All records should be reproduced verbatim.
── RAW RECORDS ──
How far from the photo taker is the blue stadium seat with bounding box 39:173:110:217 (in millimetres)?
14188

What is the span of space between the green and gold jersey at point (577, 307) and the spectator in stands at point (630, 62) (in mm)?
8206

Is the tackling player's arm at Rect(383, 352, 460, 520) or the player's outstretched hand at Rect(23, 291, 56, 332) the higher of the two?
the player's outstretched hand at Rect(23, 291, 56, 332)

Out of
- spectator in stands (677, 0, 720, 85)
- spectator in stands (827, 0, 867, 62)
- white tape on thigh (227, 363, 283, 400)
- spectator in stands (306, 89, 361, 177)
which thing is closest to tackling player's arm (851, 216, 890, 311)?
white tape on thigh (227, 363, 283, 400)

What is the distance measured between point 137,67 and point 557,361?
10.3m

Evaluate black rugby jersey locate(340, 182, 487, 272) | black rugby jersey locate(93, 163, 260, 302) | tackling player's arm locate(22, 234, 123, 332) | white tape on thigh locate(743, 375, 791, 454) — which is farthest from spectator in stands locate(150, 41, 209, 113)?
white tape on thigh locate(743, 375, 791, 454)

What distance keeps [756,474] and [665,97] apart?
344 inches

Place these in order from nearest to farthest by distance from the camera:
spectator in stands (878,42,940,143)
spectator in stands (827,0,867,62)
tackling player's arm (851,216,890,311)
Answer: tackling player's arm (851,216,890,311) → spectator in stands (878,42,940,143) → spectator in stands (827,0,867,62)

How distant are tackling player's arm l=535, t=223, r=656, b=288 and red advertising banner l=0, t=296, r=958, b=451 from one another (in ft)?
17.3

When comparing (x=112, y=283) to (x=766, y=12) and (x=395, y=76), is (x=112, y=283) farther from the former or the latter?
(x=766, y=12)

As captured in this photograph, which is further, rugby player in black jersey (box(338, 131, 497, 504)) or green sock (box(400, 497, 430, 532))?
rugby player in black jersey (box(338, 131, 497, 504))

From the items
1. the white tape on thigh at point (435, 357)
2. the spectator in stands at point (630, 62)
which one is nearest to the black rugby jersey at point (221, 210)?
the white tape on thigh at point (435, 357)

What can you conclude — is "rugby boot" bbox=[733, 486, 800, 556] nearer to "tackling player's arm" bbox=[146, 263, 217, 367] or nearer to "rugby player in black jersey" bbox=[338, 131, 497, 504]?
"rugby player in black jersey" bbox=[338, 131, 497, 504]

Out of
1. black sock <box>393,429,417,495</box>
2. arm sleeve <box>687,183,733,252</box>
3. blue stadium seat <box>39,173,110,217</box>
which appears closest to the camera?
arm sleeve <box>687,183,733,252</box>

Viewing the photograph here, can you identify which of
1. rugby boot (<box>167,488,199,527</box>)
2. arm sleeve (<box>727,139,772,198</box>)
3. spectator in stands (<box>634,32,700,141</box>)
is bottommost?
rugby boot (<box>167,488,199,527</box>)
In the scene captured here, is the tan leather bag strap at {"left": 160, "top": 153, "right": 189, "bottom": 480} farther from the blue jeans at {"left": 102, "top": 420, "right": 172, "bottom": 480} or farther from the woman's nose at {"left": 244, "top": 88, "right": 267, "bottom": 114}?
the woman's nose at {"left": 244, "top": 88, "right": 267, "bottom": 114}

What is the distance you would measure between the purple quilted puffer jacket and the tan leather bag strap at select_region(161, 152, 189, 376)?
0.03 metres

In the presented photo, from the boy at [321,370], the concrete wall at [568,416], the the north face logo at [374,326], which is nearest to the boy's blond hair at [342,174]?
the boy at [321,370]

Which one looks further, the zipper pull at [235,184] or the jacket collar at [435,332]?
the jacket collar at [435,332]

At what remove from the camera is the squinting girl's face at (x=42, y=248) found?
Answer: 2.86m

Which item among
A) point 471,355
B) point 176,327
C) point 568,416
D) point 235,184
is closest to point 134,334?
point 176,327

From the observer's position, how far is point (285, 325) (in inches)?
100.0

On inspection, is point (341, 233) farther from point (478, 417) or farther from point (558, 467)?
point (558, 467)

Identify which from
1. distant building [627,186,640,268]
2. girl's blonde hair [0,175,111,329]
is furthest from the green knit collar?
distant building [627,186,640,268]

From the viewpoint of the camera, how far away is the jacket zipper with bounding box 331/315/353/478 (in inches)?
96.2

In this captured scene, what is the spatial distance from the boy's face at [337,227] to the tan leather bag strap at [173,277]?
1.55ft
───
## TASK RESULT
How far from the photo taker is the blue stadium seat with bounding box 39:173:110:217 (in millimetres)?
14188

What is the span of space between the green and gold jersey at point (577, 307) and the spectator in stands at point (630, 62) (in mm)?
8206

Is the tackling player's arm at Rect(383, 352, 460, 520) or the player's outstretched hand at Rect(23, 291, 56, 332) the higher of the two?
the player's outstretched hand at Rect(23, 291, 56, 332)

Out of
- spectator in stands (677, 0, 720, 85)
- spectator in stands (827, 0, 867, 62)
- white tape on thigh (227, 363, 283, 400)
- spectator in stands (306, 89, 361, 177)
which thing is closest to tackling player's arm (851, 216, 890, 311)?
white tape on thigh (227, 363, 283, 400)

What is the distance measured between point 137,67 and point 557,361?
10.3m

Evaluate black rugby jersey locate(340, 182, 487, 272) | black rugby jersey locate(93, 163, 260, 302) | tackling player's arm locate(22, 234, 123, 332) | white tape on thigh locate(743, 375, 791, 454) — which is farthest from spectator in stands locate(150, 41, 209, 113)?
white tape on thigh locate(743, 375, 791, 454)

What distance keeps [756,474] and [665,97] apart?
344 inches

Place these in order from nearest to farthest by distance from the camera:
spectator in stands (878,42,940,143)
spectator in stands (827,0,867,62)
tackling player's arm (851,216,890,311)
Answer: tackling player's arm (851,216,890,311) → spectator in stands (878,42,940,143) → spectator in stands (827,0,867,62)

How distant are tackling player's arm l=535, t=223, r=656, b=288 and red advertising banner l=0, t=296, r=958, b=451 from one another (in ft)?
17.3

When comparing (x=112, y=283) to (x=766, y=12) and (x=395, y=76), is (x=112, y=283) farther from the former or the latter?
(x=766, y=12)

As captured in this photograph, which is further, rugby player in black jersey (box(338, 131, 497, 504)) or green sock (box(400, 497, 430, 532))?
rugby player in black jersey (box(338, 131, 497, 504))

From the items
1. the white tape on thigh at point (435, 357)
2. the spectator in stands at point (630, 62)
which one is nearest to the black rugby jersey at point (221, 210)?
the white tape on thigh at point (435, 357)

What can you conclude — is "rugby boot" bbox=[733, 486, 800, 556] nearer to "tackling player's arm" bbox=[146, 263, 217, 367] or nearer to "rugby player in black jersey" bbox=[338, 131, 497, 504]?
"rugby player in black jersey" bbox=[338, 131, 497, 504]

Out of
1. black sock <box>393,429,417,495</box>
2. arm sleeve <box>687,183,733,252</box>
3. blue stadium seat <box>39,173,110,217</box>
which appears closest to the camera?
arm sleeve <box>687,183,733,252</box>

Viewing the photograph here, can you identify which of
1. rugby boot (<box>167,488,199,527</box>)
2. arm sleeve (<box>727,139,772,198</box>)
3. spectator in stands (<box>634,32,700,141</box>)
is bottommost?
rugby boot (<box>167,488,199,527</box>)
In the scene captured here, is the tan leather bag strap at {"left": 160, "top": 153, "right": 189, "bottom": 480} farther from the blue jeans at {"left": 102, "top": 420, "right": 172, "bottom": 480} or farther from the woman's nose at {"left": 244, "top": 88, "right": 267, "bottom": 114}?
the woman's nose at {"left": 244, "top": 88, "right": 267, "bottom": 114}

What is the distance you would measure between the purple quilted puffer jacket and the tan leather bag strap at select_region(161, 152, 189, 376)?
0.03 metres

In the presented photo, from the boy at [321,370], the concrete wall at [568,416], the the north face logo at [374,326], which is nearest to the boy's blond hair at [342,174]?
the boy at [321,370]

Which one looks further, the zipper pull at [235,184] or the jacket collar at [435,332]?
the jacket collar at [435,332]

At what remove from the camera is the squinting girl's face at (x=42, y=248) found?
Answer: 2.86m

Which item among
A) point 471,355
B) point 176,327
C) point 568,416
D) point 235,184
is closest to point 134,334?
point 176,327

From the observer's position, how far is point (285, 325) (in inches)?
100.0

On inspection, is point (341, 233) farther from point (478, 417) or farther from point (558, 467)?
point (558, 467)

Identify which from
1. distant building [627,186,640,268]
2. girl's blonde hair [0,175,111,329]
is furthest from the green knit collar?
distant building [627,186,640,268]

From the viewpoint of the camera, how far away is the jacket zipper with bounding box 331/315/353/478 (in inches)?
96.2

In this captured scene, what is the spatial distance from the boy's face at [337,227] to the tan leather bag strap at [173,277]?
1.55ft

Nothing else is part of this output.